- Prime Minister David Cameron reveals that memorial will be sited at the National Memorial Arboretum in Staffordshire
- A panel with experience of commissioning art, led by Baroness Lynda Chalker, will volunteer their time to select an artist and design
- A consultation will also be launched on a separate memorial to victims of the Sousse and Bardo attacks in Tunisia
A National Memorial for British citizens killed in terror attacks overseas will be established by Summer 2017, the Prime Minister has announced today.
Speaking from the NATO summit in Warsaw, the Prime Minister said that the Memorial will be sited at the National Memorial Arboretum, part of the Royal British Legion, in Staffordshire.
It comes after the Prime Minister announced, in July last year, that a commemorative monument to honour victims of terrorist atrocities overseas would be built on British soil.
A panel with experience of commissioning art will now invite a small number of artists to submit proposals for the memorial, before selecting the final design. The panel, which will volunteer its time for free, is expected to be established by August.
The Prime Minister has also announced the launch of a consultation on a separate memorial to victims of the Sousse and Bardo attacks in Tunisia.
This consultation will be the first and most significant step in the process of formally seeking views from the Sousse and Bardo families on the sort of location, look and feel of the memorial they would like to commemorate their loved ones.
The Sousse attack in 2015 was the worst incident of terrorism involving British citizens since the 7/7 attacks in London.
The Prime Minister said:
These memorials will be places where the family and friends of people killed in terrorist attacks can reflect and remember. By building them we are underlining our pledge to never forget the victims of these atrocities.
An attack on British people anywhere in the world is an attack on us all. But these memorials will also stand as proof that we will not give up our way of life in the face of terrorism wherever it may be.
Mike Haines, brother of David Haines a humanitarian worker who was murdered by Daesh in 2014, said:
The location of the National Memorial for Victims of Overseas Terrorism at the National Memorial Arboretum will give those families like mine, who have suffered the loss of a loved one, a place to come together to share our grief and good memories of the people we have lost.
The families who have been torn apart by the acts of terrorism overseas now have a place of peace and remembrance. It will be the place where our loss, grief and our love will bring us closer together and where the innocent victims of terrorism can be mourned.

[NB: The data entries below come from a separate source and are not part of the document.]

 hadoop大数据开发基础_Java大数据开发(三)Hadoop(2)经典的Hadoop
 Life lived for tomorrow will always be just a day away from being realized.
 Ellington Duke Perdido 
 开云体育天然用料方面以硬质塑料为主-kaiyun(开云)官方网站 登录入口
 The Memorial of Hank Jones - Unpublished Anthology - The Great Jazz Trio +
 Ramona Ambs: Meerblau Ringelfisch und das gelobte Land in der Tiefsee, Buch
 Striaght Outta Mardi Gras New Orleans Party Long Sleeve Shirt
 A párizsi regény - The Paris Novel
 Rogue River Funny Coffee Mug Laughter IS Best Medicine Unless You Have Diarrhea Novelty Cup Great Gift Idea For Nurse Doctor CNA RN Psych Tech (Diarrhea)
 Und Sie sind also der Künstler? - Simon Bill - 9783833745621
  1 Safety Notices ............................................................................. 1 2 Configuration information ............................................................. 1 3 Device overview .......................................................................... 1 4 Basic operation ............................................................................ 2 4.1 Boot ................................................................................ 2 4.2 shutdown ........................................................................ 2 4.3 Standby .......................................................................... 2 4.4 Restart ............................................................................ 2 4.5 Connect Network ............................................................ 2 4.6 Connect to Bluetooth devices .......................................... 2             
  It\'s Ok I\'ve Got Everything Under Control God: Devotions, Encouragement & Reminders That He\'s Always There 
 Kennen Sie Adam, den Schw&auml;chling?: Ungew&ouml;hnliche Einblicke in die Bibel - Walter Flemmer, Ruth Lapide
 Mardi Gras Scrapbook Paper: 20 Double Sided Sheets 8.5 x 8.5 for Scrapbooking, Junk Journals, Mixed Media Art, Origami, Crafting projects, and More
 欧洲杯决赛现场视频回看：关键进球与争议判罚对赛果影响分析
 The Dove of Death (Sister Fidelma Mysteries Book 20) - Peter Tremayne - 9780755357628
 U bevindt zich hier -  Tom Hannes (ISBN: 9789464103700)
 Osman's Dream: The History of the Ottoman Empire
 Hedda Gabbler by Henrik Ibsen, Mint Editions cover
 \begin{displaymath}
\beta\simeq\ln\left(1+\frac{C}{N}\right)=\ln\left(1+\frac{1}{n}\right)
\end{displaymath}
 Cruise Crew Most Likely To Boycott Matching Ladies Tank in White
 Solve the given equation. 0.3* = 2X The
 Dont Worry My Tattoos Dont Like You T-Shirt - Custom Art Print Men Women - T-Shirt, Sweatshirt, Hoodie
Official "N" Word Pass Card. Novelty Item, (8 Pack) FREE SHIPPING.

The fact that this was a public consultation with overwhelming support for the National Arboretum shows how much our loved ones have been taken to the hearts of the people of Great Britain. As well as being a focal point for loved ones I hope that the National Memorial will epitomise that we have to unite to overcome the hatred of terrorism, which only seeks to sow division and hatred.
The location of the Sousse and Bardo memorial and other details will be decided after the consultation has concluded.
An online public consultation was launched for the National Memorial in January this year by Tobias Ellwood MP, Parliamentary Under Secretary of State at the Foreign and Commonwealth Office. It sought views from those who may have been affected by an incident of overseas terror, and also from the general public.
The consultation ran until March 2016 and a summary of the responses will now be published online.
The costs of both memorials will be met from fines levied on banks by the Financial Conduct Authority. The National Memorial will be dedicated to all British victims of overseas terrorism and will stand to honour any future victims.